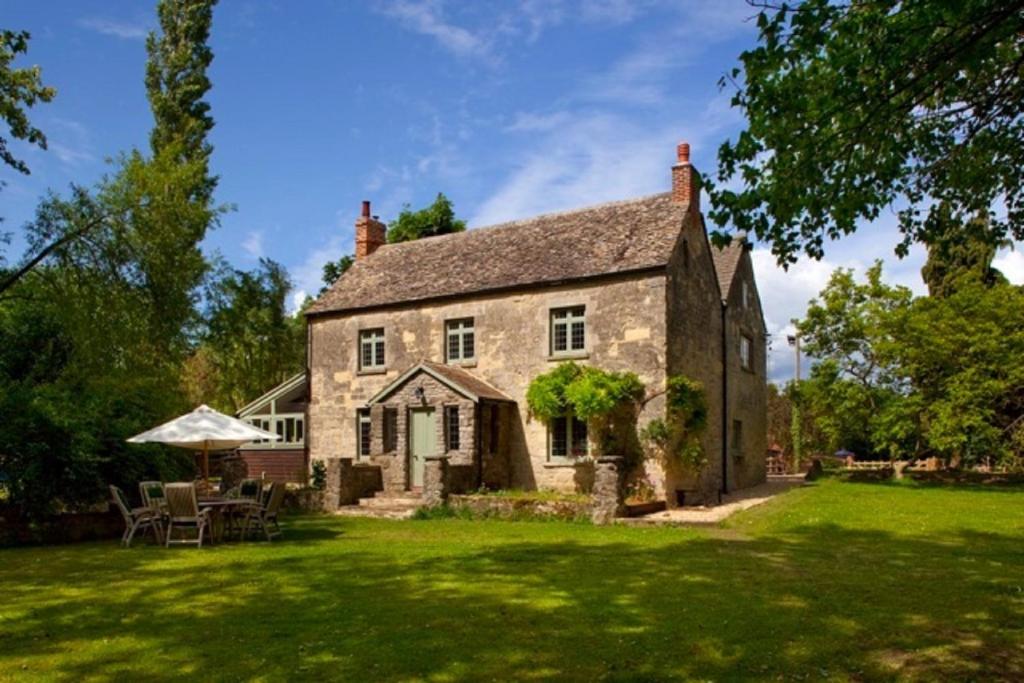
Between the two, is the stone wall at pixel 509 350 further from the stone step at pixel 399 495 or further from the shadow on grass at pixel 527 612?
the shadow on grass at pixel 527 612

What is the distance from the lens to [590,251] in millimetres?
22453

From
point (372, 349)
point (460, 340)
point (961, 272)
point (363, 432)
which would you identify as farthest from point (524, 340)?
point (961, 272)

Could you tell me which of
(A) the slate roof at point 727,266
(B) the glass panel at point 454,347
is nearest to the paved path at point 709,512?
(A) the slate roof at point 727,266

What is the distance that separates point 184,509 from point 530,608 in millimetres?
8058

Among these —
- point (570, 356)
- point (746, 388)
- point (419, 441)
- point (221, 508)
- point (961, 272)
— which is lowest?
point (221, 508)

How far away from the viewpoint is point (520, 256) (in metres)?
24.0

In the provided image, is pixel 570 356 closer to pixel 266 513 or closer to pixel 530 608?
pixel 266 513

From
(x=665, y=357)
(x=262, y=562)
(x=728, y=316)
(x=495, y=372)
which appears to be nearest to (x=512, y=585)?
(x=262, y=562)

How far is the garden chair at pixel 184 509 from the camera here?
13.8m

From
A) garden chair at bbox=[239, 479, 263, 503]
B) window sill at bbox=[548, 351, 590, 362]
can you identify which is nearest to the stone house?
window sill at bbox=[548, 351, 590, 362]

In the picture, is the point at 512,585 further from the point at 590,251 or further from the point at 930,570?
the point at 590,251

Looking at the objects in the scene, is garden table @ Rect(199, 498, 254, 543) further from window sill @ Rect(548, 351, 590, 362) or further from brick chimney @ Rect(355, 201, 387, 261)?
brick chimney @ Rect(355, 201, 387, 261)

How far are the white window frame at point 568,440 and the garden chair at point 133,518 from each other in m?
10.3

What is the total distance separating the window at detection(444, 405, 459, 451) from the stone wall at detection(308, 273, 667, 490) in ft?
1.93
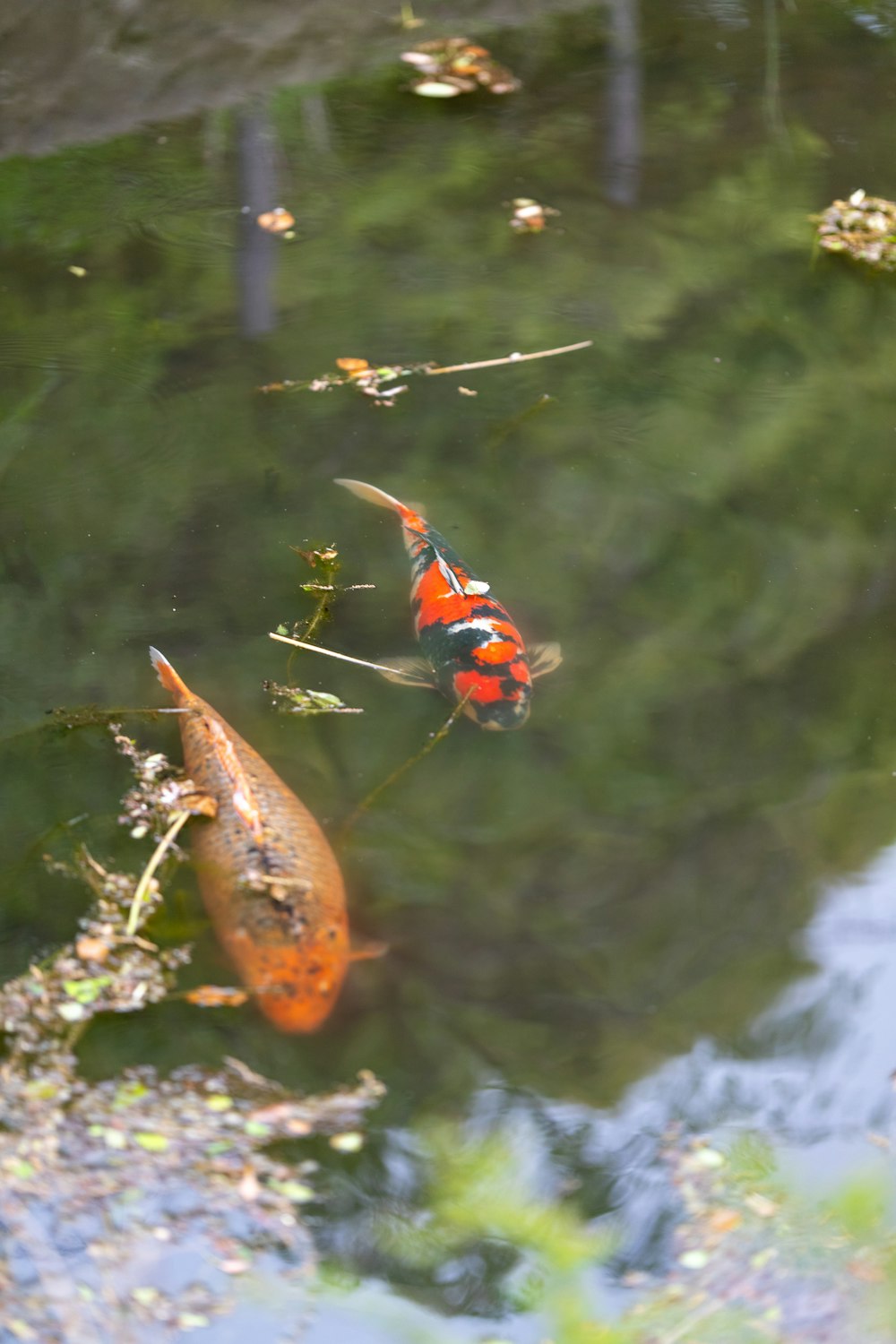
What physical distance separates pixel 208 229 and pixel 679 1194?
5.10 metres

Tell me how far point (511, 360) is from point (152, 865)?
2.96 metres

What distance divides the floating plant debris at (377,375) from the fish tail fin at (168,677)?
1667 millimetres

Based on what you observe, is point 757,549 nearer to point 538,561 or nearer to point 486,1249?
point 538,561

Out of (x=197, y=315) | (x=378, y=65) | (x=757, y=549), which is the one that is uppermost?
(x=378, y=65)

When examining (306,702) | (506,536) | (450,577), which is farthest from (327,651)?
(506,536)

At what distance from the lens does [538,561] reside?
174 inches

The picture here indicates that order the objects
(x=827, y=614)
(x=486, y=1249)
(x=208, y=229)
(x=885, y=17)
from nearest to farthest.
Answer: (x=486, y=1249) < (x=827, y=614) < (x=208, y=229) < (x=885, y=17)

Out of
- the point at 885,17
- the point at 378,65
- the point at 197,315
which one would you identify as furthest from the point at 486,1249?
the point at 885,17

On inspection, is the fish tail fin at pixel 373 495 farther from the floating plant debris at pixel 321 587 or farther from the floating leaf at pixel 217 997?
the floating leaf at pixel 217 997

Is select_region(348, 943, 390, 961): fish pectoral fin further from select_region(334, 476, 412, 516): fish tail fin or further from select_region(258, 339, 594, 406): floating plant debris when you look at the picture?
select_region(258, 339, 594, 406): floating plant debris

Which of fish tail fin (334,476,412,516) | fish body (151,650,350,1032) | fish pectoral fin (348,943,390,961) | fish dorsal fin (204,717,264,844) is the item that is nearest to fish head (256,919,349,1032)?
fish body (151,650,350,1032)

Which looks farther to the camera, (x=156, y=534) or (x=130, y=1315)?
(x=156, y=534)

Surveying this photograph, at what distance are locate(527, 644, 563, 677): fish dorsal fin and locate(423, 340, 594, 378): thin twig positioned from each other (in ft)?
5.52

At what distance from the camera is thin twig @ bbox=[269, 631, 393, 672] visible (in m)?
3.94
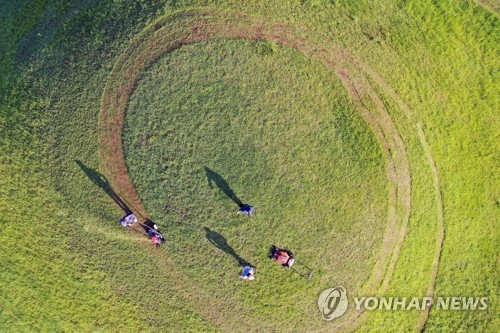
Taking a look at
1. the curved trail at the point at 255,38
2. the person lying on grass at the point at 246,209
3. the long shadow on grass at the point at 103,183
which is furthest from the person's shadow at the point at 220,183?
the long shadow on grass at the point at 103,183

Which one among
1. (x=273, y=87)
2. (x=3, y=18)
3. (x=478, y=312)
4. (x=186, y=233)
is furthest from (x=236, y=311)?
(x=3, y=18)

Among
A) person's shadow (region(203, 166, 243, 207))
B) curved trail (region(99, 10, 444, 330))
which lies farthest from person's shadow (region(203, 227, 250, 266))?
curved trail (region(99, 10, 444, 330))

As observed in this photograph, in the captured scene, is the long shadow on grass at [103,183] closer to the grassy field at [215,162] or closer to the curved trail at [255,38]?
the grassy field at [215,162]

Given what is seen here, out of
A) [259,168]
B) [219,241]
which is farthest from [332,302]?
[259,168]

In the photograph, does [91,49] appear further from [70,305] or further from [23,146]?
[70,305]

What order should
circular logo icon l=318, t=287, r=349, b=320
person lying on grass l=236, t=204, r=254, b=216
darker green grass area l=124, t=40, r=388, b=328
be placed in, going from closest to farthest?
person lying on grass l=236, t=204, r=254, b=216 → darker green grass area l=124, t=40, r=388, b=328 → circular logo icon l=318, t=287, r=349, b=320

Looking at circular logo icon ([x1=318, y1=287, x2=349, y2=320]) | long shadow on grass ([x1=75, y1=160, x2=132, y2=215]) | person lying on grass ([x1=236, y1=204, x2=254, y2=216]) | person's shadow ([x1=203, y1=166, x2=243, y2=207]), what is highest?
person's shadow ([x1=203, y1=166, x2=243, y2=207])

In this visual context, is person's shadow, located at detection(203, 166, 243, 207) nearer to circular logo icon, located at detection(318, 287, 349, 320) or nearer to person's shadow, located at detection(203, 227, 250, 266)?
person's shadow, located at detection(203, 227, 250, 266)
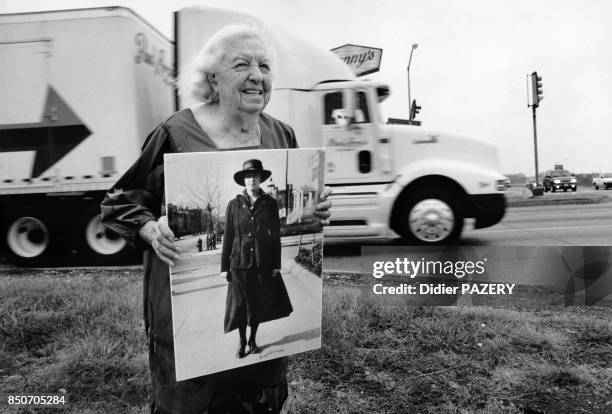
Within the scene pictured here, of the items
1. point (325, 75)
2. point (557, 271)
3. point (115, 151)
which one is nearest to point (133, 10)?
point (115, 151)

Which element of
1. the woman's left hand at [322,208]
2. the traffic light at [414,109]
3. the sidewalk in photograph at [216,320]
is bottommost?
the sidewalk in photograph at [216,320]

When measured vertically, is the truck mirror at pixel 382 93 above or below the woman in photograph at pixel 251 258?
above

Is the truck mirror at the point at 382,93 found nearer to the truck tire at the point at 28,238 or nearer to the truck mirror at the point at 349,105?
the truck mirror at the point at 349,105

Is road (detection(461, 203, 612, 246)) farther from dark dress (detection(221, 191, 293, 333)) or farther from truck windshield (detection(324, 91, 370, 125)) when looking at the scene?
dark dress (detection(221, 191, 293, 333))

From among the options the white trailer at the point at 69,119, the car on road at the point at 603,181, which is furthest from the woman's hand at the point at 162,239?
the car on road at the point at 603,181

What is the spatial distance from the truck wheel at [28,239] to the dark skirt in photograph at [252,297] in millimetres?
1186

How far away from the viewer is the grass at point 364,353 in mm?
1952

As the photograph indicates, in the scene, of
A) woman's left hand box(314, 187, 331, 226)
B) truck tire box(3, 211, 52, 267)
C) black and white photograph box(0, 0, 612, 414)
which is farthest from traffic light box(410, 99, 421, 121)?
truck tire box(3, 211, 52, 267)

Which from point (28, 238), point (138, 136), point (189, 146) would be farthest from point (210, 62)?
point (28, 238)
========================================================================
▸ **Task brief**: Set out everything in the data from the line containing "How far is the" down to the line containing "1667 millimetres", both included, as a numbered list, with blank lines dropped. Leave the pictures out.

▸ **Output for this task**:
1. How far is the garden chair at pixel 184 509 from the camera here?
2. 13.8m
3. From
4. A) garden chair at bbox=[239, 479, 263, 503]
5. B) window sill at bbox=[548, 351, 590, 362]
6. can you identify which is nearest to the stone house?
7. window sill at bbox=[548, 351, 590, 362]
8. In the picture, is the point at 512,585 further from the point at 590,251 or further from the point at 930,570?
9. the point at 590,251
10. Looking at the objects in the scene, is garden table @ Rect(199, 498, 254, 543) further from window sill @ Rect(548, 351, 590, 362) or further from brick chimney @ Rect(355, 201, 387, 261)?
11. brick chimney @ Rect(355, 201, 387, 261)
12. How far are the white window frame at point 568,440 and the garden chair at point 133,518 from each other in m?
13. 10.3
14. What is the total distance separating the window at detection(444, 405, 459, 451) from the stone wall at detection(308, 273, 667, 490) in ft?
15. 1.93
16. What physical distance separates pixel 208 229 and pixel 679 1194?
17. 5.10 metres
18. Tell me how far point (511, 360) is from point (152, 865)?
19. 2.96 metres
20. What distance divides the floating plant debris at (377,375) from the fish tail fin at (168,677)?
21. 1667 millimetres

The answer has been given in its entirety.